Tuesday, December 01, 2015

COP-21 Paris Climate Conference

The COP-21 is drawing about 10,000 government representatives to the Le Bourget conference center in a northeastern Parisian suburb, plus 7,000 observers per week and 3,000 journalists.  French President Francois Hollande and President Obama made kick off speeches. 
Key Points On the COP-21 Agenda 
1)      Intended Nationally Determined Contributions (INDCs) – The Paris agreement is anticipated to be a bottom-up treaty, with each country setting goals based on their unique national circumstances. These Intended Nationally Determined Contributions, or INDCs, will form the basis of the country-specific commitments under the new UN climate treaty. It is also expected that periodic review of these commitments will be instituted along with measuring, reporting, and verification to ensure the integrity and ambition of the commitments.  While may seem to be making INDCs, there are many questions as to whether countries will live up to these commitments.  Even the US commitment is being questions by experts as not adding up to the 26-28% reduction.  

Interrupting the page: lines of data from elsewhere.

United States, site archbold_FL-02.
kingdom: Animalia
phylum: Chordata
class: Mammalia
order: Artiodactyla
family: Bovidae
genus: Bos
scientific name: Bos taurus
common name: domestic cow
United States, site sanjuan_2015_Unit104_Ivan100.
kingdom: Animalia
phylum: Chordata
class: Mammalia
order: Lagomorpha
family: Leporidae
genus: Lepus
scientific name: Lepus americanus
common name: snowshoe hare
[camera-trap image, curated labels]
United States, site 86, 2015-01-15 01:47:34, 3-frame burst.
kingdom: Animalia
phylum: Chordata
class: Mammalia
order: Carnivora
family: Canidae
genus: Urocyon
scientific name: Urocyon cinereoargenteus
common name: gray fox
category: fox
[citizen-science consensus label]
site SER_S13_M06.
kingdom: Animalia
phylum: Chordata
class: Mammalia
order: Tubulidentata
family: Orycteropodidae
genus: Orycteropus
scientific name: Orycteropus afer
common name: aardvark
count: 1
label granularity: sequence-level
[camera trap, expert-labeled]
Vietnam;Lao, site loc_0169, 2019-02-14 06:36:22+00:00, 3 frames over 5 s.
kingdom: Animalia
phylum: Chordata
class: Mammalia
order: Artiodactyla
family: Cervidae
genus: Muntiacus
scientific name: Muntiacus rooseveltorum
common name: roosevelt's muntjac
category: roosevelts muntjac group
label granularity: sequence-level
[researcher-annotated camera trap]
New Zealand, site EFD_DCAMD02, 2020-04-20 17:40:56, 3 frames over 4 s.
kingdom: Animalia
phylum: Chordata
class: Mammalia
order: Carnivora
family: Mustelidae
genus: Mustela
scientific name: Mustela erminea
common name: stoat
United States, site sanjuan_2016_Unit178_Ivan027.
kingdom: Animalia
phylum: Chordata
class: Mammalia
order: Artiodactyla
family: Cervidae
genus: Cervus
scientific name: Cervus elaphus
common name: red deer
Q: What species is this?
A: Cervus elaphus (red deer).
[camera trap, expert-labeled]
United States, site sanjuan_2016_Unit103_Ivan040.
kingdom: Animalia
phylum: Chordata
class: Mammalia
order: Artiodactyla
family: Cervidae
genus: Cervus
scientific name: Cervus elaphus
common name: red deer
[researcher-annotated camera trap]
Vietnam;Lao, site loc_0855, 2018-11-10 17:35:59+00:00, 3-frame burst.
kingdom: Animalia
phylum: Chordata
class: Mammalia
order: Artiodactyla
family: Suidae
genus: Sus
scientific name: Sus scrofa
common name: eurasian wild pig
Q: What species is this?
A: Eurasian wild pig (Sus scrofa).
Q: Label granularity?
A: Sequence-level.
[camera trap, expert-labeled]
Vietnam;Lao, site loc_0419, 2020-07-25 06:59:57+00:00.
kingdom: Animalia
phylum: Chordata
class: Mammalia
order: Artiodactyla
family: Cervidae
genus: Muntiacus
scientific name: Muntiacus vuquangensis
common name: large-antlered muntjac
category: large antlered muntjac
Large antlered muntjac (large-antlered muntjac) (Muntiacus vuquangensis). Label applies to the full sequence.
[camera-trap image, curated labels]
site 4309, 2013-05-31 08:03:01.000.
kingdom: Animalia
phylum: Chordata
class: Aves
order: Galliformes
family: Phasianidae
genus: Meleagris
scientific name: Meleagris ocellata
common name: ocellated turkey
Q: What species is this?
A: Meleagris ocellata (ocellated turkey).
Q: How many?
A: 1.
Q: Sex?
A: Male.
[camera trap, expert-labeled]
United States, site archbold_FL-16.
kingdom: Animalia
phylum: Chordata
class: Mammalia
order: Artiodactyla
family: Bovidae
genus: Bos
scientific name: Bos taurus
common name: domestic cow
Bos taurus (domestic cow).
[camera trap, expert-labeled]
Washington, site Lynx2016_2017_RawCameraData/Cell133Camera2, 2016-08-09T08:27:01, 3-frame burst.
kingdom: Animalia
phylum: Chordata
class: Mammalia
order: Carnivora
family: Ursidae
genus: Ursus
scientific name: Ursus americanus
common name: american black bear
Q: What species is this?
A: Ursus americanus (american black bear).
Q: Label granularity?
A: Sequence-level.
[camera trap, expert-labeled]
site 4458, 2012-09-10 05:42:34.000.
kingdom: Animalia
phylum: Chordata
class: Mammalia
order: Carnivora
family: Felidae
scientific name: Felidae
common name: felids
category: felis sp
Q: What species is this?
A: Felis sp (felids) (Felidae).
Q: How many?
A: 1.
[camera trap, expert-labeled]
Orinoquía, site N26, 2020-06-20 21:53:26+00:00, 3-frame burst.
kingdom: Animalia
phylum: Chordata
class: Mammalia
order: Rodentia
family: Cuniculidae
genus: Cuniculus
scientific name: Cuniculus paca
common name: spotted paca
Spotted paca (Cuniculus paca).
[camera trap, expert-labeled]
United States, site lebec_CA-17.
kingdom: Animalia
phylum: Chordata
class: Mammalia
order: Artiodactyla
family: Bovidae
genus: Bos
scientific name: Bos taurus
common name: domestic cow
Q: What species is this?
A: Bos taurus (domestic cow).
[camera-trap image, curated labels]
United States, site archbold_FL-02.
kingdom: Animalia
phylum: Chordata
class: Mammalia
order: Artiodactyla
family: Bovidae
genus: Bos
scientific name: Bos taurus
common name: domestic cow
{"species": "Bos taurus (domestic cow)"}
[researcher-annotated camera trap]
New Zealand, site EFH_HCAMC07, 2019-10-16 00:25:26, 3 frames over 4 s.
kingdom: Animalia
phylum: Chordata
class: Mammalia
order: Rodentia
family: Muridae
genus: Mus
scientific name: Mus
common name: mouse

2)      Green Climate Fund – Financing issues are among the most controversial in Paris, and they could easily derail any agreement. Many developing country INDCs are conditioned on financial support and technology transfer.  The Green Climate Fund (GCF) was proposed at COP-15 in Copenhagen in 2009, refined in subsequent meetings, and became operational in 2014. GCF aims to provide support to developing country efforts to reduce their GHG emissions and to adapt climate change.  However, this breaks down, it is clear that a significant portion of the expected funds—certainly tens if not hundreds of billions of dollars over many years—would be coming from public sources and would have to be appropriated by Congress. 
3)      Intellectual property – Developing countries have used this provision deftly to justify their attempts to weaken intellectual property rights (IPR) protections, ostensibly to remove the supposed “barriers” to technology transfer raised by IPR. Compulsory licensing and a fund supported by developed countries to buy down IP are two of many proposals being bruited. IPR serve as a fundamental catalyst of innovation, and study after study has shown that it is not a barrier to technology transfer. A weakened IPR regime such as that being proposed above would provide precious little incentive for companies to invest in advanced technologies if after years of research and development and millions or even billions of dollars invested, their inventions could be expropriated outright by companies in developing countries and manufactured and sold around the world at reduced cost. Under such a circumstance, some of the most innovative companies in the developed world would simply abandon the development of advanced energy technologies. 
4)      Technology Transfer – Tied to INDCs and the Green Fund, Technology Transfer is one fundamental issue that could bridge the gap.  It frankly is a better way to move toward a positive goal transforming our energy economy:  engage developing countries with advanced technology transfer to help them grow their economies more efficiently and cleanly.   
5)      Verification – An issue that does not receive the attention it deserves is measuring, reporting, and verification of climate policies. As things stand now, the system of MRV that is likely to come out of Paris will focus not on whether a country meets its emissions goal, but on whether it implements the policies and measures designed to meet its goal. In other words, MRV is more about process than results. MRV will be especially challenging in developing countries. Transparency is a key to open markets and planning, and businesses will be reticent to invest in developing economies without assurances that its investments in emission reduction and offset projects are real and that government activities in support of INDCs have integrity. 
6)      Binding Legal Commitments Or Non-binding Political Agreement – The Paris Agreement will not be a treaty.  The Paris Agreement will be a multilateral international agreement that will include almost every country in the world. Yet some believe that If the outcome of the Paris Conference is to make promises to reduce emissions legally binding, then the Paris Agreement must be submitted to the Senate for approval as a treaty under Article II.  This will continue to be a contentious point of negotiating among parties and one that US Senators will be watching closely.